Athletics: Lord Coe sympathises with Don Valley Stadium closure decision
Last Updated: 10/03/13 11:52pm
Don Valley Stadium: Jessica Ennis's training hub
British Olympic Association chairman Lord Coe says he understands the decision to shut down Don Valley Stadium - but insists the move does not undermine the legacy of London 2012.
It was confirmed earlier this month that councillors had decided the 25,000-capacity athletics venue in Sheffield, where Olympic heptathlon champion Jessica Ennis trains, would be closed as a cost-cutting measure.
The 27-year-old has expressed her disappointment at the news, while her coach Toni Minichiello has been left "gutted and pretty angry" by a development he believes will prove a major setback for Ennis and for athletics in the region.
But Coe, speaking in Rio de Janeiro ahead of the Laureus World Sports Awards, attempted to allay concerns and revealed a proposal he had seen for redevelopment work at the smaller Woodbourn Road Stadium nearby was a "thoughtful" one.
"If you have a stadium in Sheffield, where there is clearly not a commitment locally to be a home for international track and field, and it is a 25,000-seater facility, I can understand why a local authority has to look at that and make some decisions," Coe said.
"If the refurbishment of Woodbourn Road, which I'm told is an integral part of the development, takes place, then that is a purpose-built track and field facility - and you have to assume that is going to be the proposal. But I'm not sitting there making those judgements.
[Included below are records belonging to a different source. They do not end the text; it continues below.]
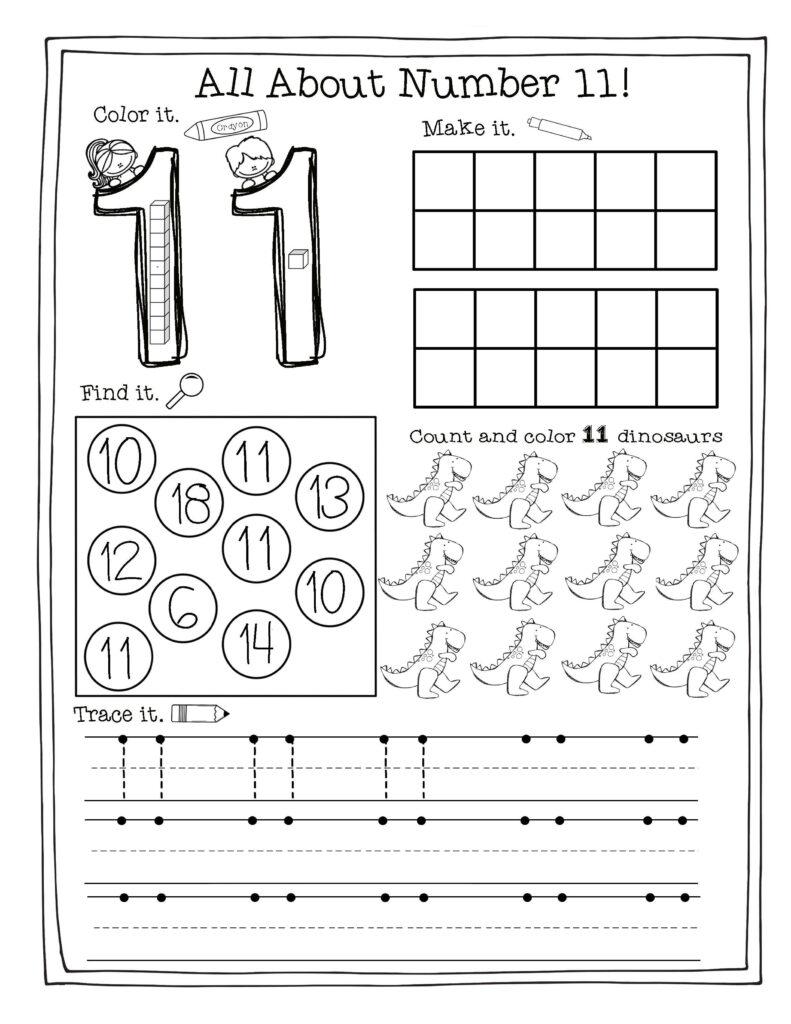 Building The Numbers 11 20 {Free Printables!}   Numbers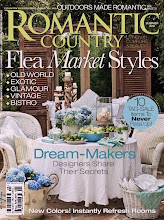 My whimsical victorian chic cottage cottage chic vintage Spring cottage magazine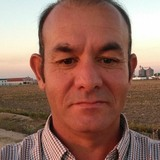 Antuan from Villanueva de la Serena | Man | 49 years old | Aquarius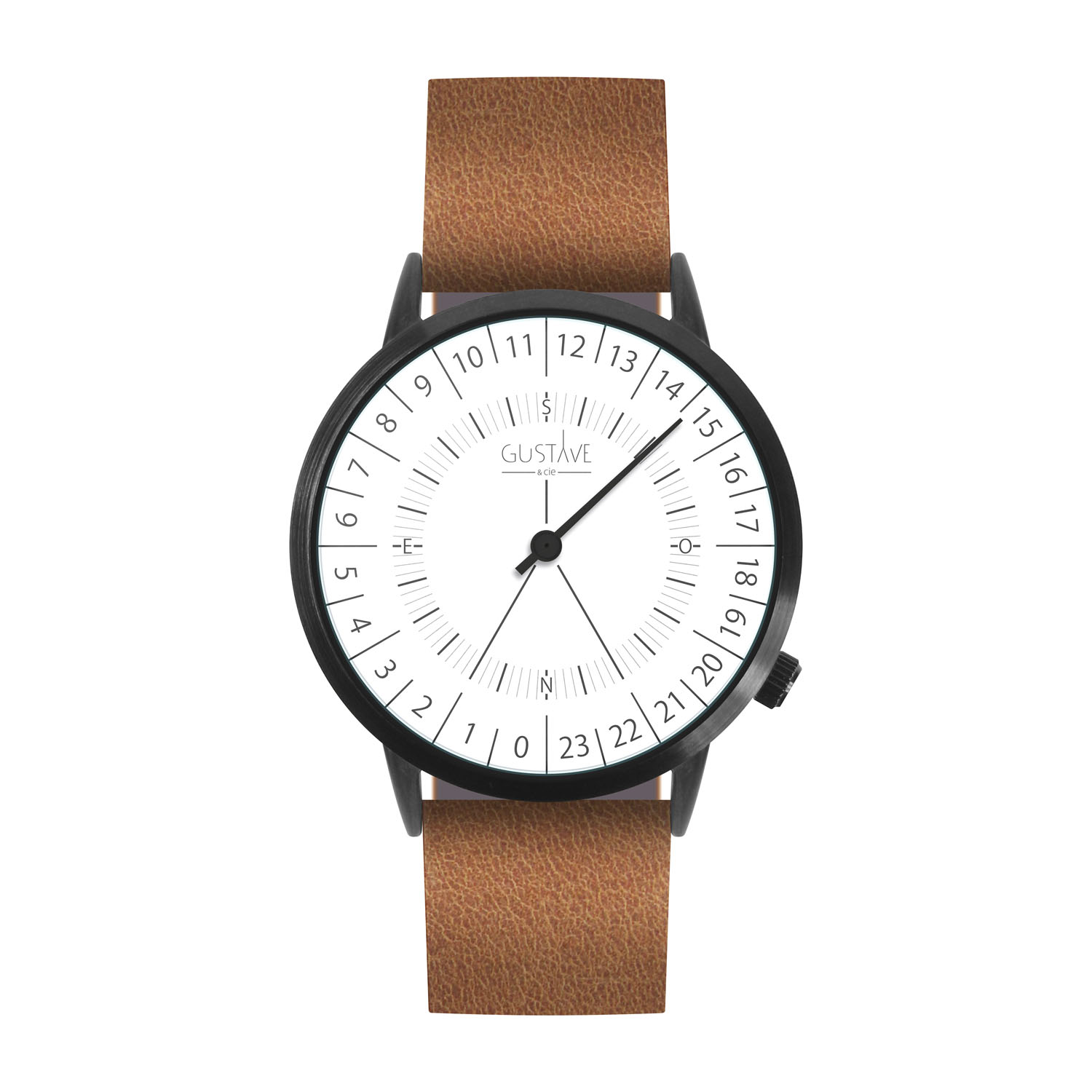 Montre mixte 24H bracelet cuir marron
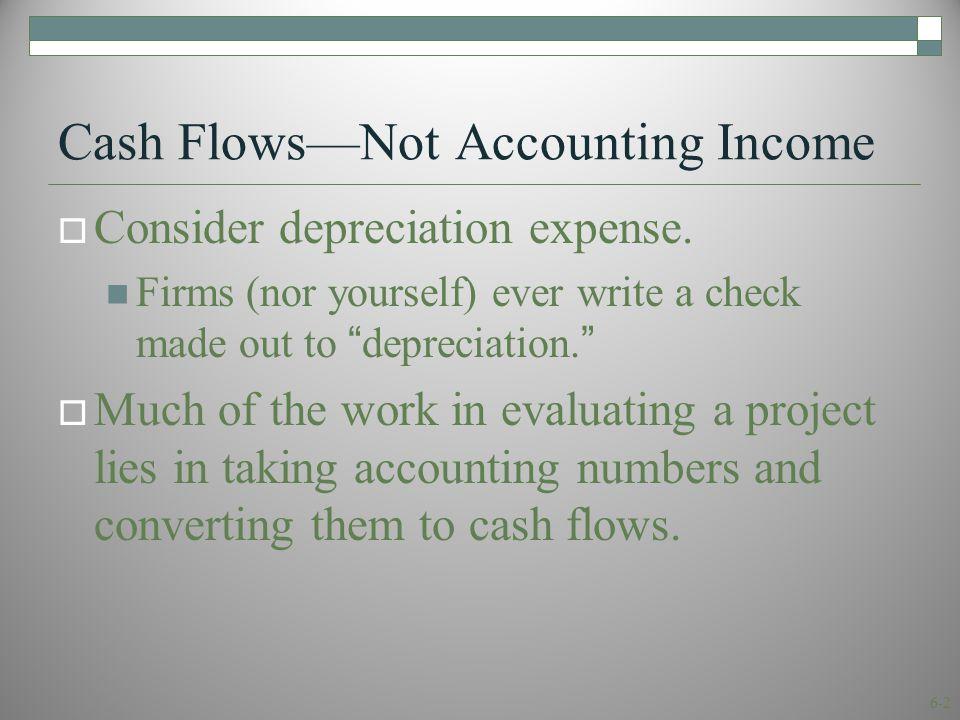 6-2 Cash Flows—Not Accounting Income  Consider depreciation expense.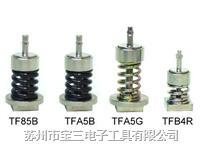 HIMAX台力/TF85B/TFA5B/TFA5G/TFB4R/電動起子扭力量測治具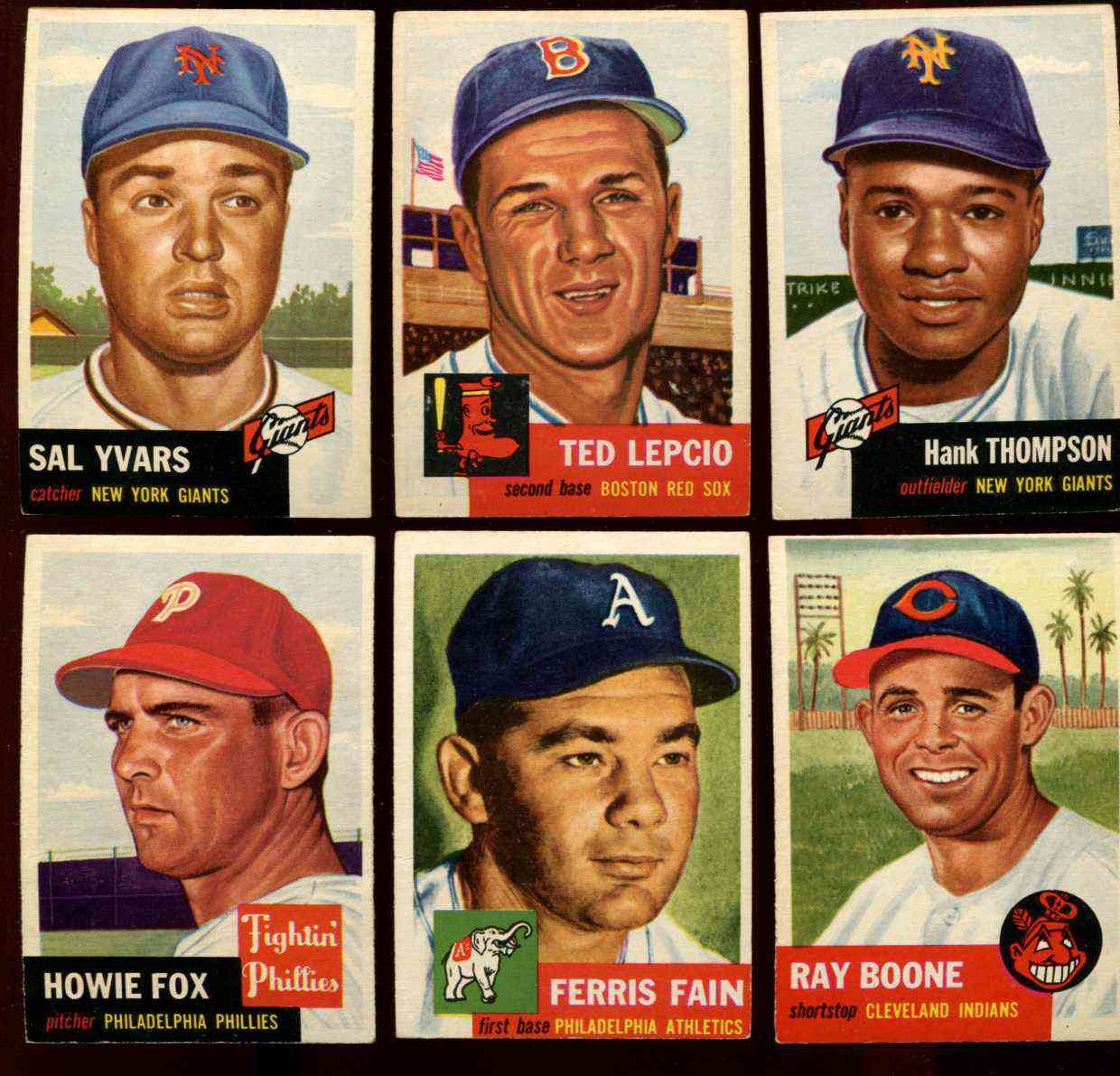1953 Topps #.24 Ferris Fain [#x] (Philadelphia A's) Baseball cards value
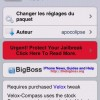 Cydia : Compass for Velox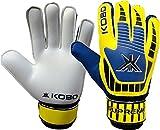 Kobo Supreme Football Goal Keeper / Soccer Ball Hand Protector (Size-9.5)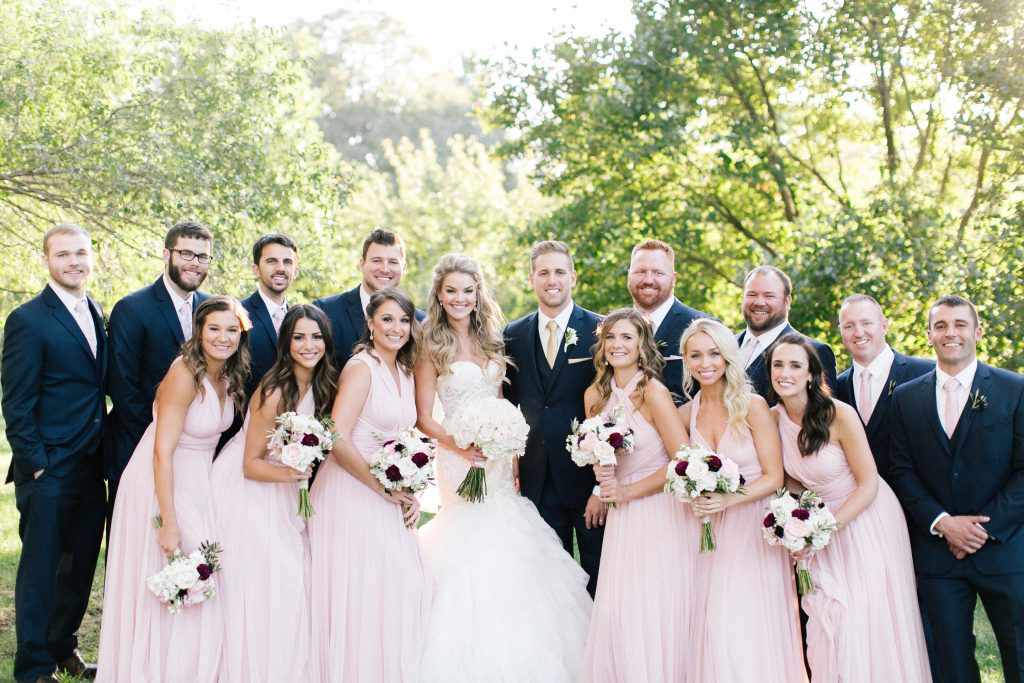 Nikki Ferrell Wedding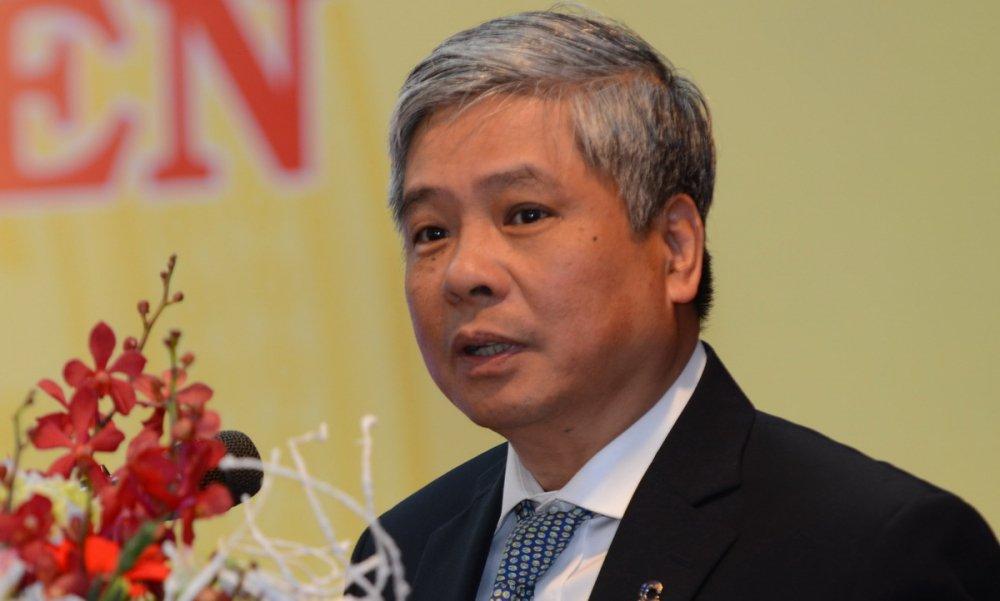 Ong Dang Thanh Binh bi khoi to: Ngan hang Nha nuoc se phoi hop dieu tra voi cong an hinh anh 1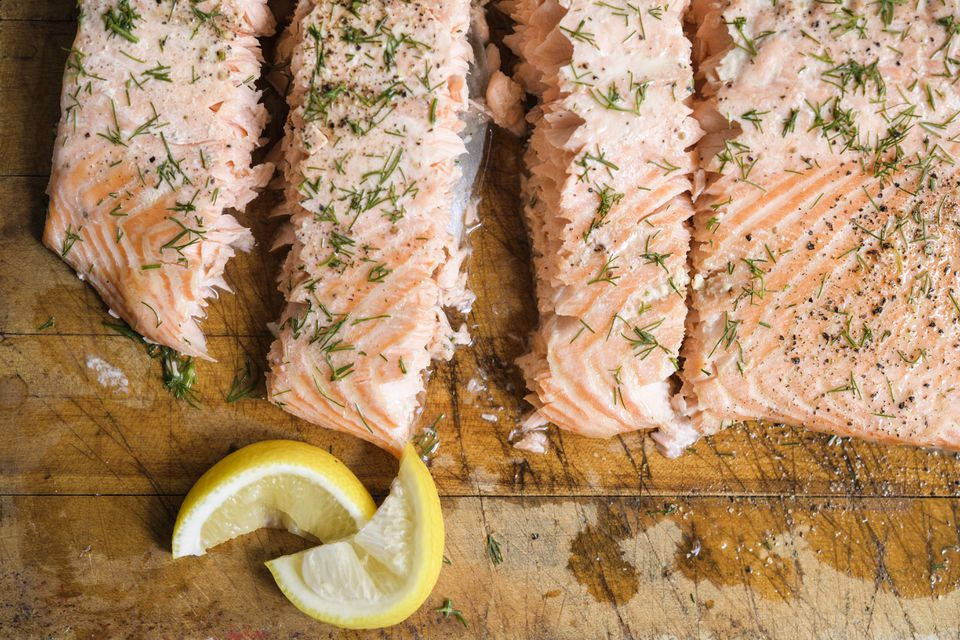 Oven-poached salmon with thyme, dill, and vermouth.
"There is a legacy there, and it is actually quite a strong one, but this is for a local authority to decide.
"You can't always look at decisions that are made at a local level and suddenly say this is a sign that legacy isn't working. That is a very simplistic way of looking at it.
"Sheffield needs a track and field facility - I don't think anyone is seriously questioning that.
"I understand the clubs are being involved and consulted, and that the universities are looking at it (Woodbourn Road) also as a track and field facility.
"People will make all sorts of judgements - I have seen the proposal and it is actually quite a thoughtful one, and it is not quite the way it is being portrayed, as the loss of a track and field facility."
"If Sheffield clearly is not committing to international track and field, then I can understand why a 25,000-seater arena, which cost £700,000 a year to maintain, is a drain on local resources.
"As long as there is a proper, world-class track and field training facility available to the athletes in Sheffield, and that acts as a regional hub in South Yorkshire... That is what is needed."